Putin Council’s Proposes Amnesty Reaching Khodorkovsky, Navalny

The Kremlin’s human rights council proposed an amnesty for people convicted of non-violent crimes that may free former oil billionaire Mikhail Khodorkovsky and protesters against President Vladimir Putin’s 13-year rule.

“The council has proposed to grant a wide-ranging amnesty,” its chairman, Mikhail Fedotov, said by phone. “This is an act of mercy and humanism, and it will help to modernize Russia’s penitentiary system.”

Putin faces criticism from the U.S. and Europe for cracking down on the opposition and non-governmental organizations after his election to a third presidential term in 2012. Russia detained 30 people for “piracy” after Greenpeace activists tried to scale an Arctic oil rig last month and arrested more than two dozen after a rally before Putin’s inauguration last year. Two members of female punk group Pussy Riot remain in prison after performing a song critical of Putin inside Moscow’s main cathedral in February 2012.

“If we want to reduce criminality, we need to have the amnesty,” according to Fedotov, who said the reprieve will decrease recidivism. If adopted, the measure would release tens of thousands of people from prison, he said. Putin agreed to have the council draft the proposal on Sept. 4.

‘Gang Rape’

Two weeks later, Putin said he doesn’t rule out an amnesty for the May 6 protesters. In July, parliament pardoned those convicted for economic crimes, freeing 307 people by Oct. 1, according to the RBC news wire.

Only those convicted of non-violent crimes with no serious consequences would be be considered for the amnesty, according to the proposal published on the council’s website today.

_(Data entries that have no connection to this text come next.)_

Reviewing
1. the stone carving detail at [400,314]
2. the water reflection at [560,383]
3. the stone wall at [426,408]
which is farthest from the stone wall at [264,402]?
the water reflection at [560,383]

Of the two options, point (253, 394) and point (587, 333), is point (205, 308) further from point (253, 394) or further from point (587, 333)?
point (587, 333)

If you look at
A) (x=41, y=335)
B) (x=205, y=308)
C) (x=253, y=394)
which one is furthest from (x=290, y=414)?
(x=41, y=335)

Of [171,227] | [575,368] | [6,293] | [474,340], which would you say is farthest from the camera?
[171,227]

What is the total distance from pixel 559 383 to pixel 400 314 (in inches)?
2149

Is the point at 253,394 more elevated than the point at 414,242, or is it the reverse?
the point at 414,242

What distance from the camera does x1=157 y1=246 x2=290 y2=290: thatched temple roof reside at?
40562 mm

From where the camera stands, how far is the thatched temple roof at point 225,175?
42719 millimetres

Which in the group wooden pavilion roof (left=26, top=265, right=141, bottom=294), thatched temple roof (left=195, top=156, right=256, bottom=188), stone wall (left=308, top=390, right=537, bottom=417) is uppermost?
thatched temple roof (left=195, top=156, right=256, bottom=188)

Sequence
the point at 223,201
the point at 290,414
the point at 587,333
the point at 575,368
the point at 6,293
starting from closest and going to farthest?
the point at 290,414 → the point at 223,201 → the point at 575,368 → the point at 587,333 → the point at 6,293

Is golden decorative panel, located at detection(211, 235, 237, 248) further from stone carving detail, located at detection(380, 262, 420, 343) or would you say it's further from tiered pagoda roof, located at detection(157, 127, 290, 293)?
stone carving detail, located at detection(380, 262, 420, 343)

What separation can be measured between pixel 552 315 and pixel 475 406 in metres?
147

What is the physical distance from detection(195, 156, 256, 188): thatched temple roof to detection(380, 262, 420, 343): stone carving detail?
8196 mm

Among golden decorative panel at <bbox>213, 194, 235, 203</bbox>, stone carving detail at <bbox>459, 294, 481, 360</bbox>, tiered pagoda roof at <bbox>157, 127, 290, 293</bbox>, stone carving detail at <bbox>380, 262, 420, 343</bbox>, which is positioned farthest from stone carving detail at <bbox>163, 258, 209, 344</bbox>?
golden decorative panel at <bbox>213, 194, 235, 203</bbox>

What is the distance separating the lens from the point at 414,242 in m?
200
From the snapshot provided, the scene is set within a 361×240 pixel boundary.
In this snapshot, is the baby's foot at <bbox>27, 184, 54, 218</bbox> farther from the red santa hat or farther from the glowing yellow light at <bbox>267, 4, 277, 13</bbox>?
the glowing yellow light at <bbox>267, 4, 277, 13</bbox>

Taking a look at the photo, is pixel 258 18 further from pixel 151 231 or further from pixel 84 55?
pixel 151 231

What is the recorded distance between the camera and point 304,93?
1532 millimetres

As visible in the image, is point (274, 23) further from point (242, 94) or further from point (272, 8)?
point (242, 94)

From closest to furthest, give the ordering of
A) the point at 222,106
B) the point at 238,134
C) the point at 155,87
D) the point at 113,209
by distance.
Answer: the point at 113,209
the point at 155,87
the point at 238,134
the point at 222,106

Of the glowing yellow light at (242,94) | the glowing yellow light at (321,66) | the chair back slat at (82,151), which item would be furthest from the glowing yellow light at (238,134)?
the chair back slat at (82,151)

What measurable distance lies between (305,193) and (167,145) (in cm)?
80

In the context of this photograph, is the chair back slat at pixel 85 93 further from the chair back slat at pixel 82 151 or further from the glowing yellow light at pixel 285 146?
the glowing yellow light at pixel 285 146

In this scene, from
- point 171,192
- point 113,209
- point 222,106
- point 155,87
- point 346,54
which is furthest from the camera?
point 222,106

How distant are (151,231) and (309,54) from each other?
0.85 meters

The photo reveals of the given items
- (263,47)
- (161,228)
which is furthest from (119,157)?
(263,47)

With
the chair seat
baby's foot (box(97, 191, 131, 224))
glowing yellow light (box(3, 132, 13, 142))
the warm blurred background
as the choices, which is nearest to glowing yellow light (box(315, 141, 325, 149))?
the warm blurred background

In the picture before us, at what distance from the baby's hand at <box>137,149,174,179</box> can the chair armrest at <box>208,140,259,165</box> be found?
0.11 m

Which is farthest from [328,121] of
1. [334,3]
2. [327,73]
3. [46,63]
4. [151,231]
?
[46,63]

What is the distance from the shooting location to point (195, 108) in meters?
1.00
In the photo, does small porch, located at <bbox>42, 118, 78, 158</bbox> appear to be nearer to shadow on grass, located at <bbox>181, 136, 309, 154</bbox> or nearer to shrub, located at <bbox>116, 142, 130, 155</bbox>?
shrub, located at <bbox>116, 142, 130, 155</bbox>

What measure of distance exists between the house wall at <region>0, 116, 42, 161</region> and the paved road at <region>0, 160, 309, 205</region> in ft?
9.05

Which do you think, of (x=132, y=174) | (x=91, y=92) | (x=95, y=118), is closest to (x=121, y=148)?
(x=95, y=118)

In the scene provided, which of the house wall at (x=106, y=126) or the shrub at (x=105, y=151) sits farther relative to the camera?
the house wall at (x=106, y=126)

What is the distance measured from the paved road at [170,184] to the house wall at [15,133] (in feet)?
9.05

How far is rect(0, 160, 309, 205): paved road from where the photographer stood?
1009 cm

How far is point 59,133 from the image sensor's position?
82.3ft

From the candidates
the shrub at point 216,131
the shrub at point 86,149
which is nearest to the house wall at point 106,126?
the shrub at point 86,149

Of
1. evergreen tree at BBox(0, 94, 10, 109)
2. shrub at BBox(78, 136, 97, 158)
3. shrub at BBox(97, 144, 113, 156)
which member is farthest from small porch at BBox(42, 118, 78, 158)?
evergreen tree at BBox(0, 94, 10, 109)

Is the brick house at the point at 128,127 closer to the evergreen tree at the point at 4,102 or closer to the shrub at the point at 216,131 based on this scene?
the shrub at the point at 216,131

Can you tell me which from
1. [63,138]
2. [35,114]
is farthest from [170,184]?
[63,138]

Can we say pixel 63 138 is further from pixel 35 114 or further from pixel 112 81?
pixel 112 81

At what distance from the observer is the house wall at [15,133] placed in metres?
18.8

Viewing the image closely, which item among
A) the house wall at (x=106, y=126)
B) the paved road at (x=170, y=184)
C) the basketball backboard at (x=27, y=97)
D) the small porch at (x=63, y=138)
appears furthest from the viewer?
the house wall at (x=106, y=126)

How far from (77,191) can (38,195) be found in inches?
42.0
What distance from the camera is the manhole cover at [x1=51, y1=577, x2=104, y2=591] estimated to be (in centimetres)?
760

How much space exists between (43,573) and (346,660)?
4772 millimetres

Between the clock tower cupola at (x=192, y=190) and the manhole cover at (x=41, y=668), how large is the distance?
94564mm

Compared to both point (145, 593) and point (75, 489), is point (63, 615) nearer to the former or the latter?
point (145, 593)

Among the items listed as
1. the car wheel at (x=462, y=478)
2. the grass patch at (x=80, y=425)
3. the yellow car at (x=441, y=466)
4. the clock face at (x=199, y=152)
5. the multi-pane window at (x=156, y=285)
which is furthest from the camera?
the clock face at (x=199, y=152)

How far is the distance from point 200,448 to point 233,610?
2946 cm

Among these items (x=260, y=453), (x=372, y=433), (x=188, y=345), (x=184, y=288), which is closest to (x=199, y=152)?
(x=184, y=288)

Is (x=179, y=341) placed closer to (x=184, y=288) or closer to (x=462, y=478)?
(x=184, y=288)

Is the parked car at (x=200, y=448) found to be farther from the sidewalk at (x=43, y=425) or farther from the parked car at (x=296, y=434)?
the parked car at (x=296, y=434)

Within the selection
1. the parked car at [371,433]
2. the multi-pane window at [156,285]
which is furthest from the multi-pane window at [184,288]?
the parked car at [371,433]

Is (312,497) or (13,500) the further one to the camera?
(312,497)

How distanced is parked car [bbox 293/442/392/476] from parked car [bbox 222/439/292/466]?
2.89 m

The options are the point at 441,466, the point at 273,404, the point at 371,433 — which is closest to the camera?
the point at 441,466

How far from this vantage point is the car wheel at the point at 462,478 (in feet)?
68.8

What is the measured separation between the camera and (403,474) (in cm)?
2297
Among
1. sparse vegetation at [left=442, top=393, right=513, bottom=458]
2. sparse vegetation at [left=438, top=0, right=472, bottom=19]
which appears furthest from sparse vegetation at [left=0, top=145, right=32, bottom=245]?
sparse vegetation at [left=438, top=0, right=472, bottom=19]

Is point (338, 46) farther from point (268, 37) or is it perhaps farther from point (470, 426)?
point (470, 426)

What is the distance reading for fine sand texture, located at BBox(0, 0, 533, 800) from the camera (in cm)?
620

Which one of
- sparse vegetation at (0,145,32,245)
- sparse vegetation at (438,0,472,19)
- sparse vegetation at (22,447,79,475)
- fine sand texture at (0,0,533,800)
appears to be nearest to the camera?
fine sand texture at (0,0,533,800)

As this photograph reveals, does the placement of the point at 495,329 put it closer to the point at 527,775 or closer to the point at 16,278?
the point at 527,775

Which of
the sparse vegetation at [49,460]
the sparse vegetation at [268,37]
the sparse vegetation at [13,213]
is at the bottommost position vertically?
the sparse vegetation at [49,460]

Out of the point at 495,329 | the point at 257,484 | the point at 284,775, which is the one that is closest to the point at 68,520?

Khodorkovsky, once Russia’s richest man, is set to be freed from prison in August 2014, almost 11 years after his arrest at gunpoint in 2003. He has said the charges were politically motivated, which the Kremlin has denied.

Fedotov says he hopes that the president will support the council in a wider amnesty. It would also apply to the Greenpeace activists who are awaiting trial on piracy charges, “if the charges aren’t be changed to gang rape of the platform,” Fedotov said. “If they change the charges to rape, then there won’t be an amnesty for them.”